Mort Walker, the man behind comic strips such as “Beetle Bailey” and “Hi and Lois”, died of pneumonia on January 27 at the age of 94 at his Stamford home. The cartoonist helped the industry of comics with the creation of his “Beetle Bailey” strip. The comic focused on a the exploits of a G.I. and his incompetent friends at Camp Swampy, a simple concept that ended up becoming the foundation for cartoonists all over the world. Walker even went on to form the first museum dedicated to the history of cartooning.
The Museum of Cartoon Art was first established back in 1974 when Walker took the 80,000 or so unused jokes he had stored away. He wanted to create a place that would treat comics as a serious art form. As time went on, more and more comics were sent to the museum as donations from other cartoonists wanting to establish their work as more than fun and games; they wanted their readers to see the deep and beautiful nature of comics as well. Unfortunately, the museum closed in 2002 when the corporate donors of the International Museum of Cartoon Art declared bankruptcy. Then, in 2008, the museum’s 200,000 pieces of art became the property of Ohio State University’s Billy Ireland Cartoon Library and Museum, where a gallery is named after Mort Walker.

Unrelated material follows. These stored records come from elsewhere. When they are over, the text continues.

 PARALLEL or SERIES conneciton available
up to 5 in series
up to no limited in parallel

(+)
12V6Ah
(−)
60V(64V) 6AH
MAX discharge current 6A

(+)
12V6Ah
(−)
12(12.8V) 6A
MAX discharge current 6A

Walker was also the author of a book titled, The Lexicon of Comicana (1980), in which he helped general readers understand the many different cartooning conventions. For example, his usage of “grawlix” was meant to convey foul language and was originally meant to be for his own entertainment. But the symbolia (as the book calls them) caught on. Grawlix ended up becoming the inspiration behind the book. Other examples of symbolia include: Dites, diagonal, straight lines drawn across clear, reflective surfaces like windows; Squeans, those starburst like circles that help signify intoxication; or one of my personal favorites, the Quimps, planets that resemble Saturn used to replace obscene text and gestures
Mort Walker had a life dedicated to his craft; a dream that began at the age of 3 eventually grew into a career. His first comic was sold at the age of 12, and he continued to publish cartoons in various newspapers and magazines as a teenager. When he was drafted into the army, Walker found the inspiration for his Camp Swampy in his real-life army home, Camp Crowder. By the time he got back from the army, graduated from the University of Missouri, and landed in New York City, Walker’s presence could not be ignored. He helped form the Reuben Award for the National Cartoonists Society and advocated for the group’s inclusion of more women artists.

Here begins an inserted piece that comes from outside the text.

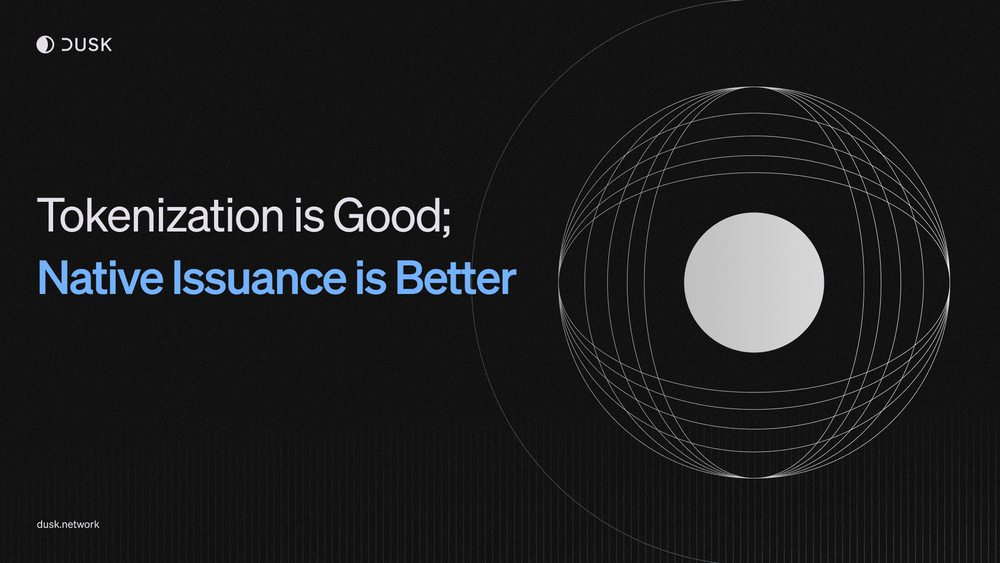 DUSK

Tokenization is Good;
Native Issuance is Better

dusk.network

Whether or not you really know who Mort Walker is, his legacy will continue to live through those that have been impacted by his work, himself, or his humor. “Beetle Bailey” has appeared in over 1,800 newspapers in over 50 different countries. But as The Washington Post’s Michael Cavna reports from an interview with Walker back in 2013, the cartoonist said that he may “be leaving a legacy of failure to [his] my children. It’s like Kodak — nobody buys film anymore. I have a typewriter sitting in the corner that I haven’t used in 15 years.” Legacy is a relevant term when taking into account the way our culture is advancing, but I don’t think Mort Walker’s will be going anywhere anytime soon.